(Aim)
Return, character for character, the stretch of rows from the line containing "Comparing horse ear" through the last line of the rows.

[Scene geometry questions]
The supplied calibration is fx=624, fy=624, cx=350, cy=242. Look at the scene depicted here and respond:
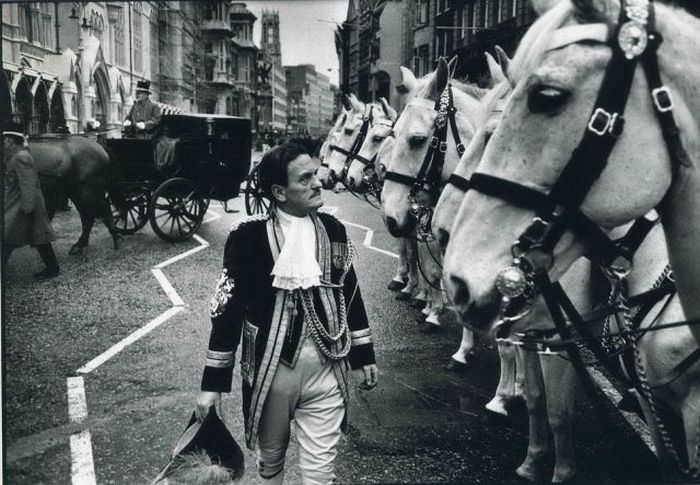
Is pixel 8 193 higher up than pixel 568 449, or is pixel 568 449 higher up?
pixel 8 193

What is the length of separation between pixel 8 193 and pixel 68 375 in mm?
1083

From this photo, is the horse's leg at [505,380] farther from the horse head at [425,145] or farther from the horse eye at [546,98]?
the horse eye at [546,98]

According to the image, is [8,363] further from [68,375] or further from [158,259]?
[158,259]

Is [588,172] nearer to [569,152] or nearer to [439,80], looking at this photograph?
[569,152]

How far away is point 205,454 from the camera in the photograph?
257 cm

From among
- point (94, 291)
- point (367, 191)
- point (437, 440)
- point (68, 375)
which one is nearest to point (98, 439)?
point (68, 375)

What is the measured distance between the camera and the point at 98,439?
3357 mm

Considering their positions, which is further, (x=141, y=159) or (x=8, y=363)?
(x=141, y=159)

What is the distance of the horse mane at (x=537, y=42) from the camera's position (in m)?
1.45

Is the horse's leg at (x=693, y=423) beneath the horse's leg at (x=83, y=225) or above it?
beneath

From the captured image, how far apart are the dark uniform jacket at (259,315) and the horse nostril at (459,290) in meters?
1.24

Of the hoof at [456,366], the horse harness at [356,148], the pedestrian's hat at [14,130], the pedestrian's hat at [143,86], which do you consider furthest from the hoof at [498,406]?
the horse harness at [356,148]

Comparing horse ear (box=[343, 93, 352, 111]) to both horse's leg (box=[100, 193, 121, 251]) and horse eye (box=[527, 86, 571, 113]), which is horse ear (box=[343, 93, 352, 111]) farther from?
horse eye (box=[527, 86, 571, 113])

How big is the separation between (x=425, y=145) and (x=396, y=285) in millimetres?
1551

(Result of the task)
Comparing horse ear (box=[343, 93, 352, 111]) to both horse's leg (box=[100, 193, 121, 251]) and horse eye (box=[527, 86, 571, 113]), which is horse ear (box=[343, 93, 352, 111]) farther from?
horse eye (box=[527, 86, 571, 113])

How big is the separation between (x=425, y=145) and (x=396, y=285) in millimetres?
1551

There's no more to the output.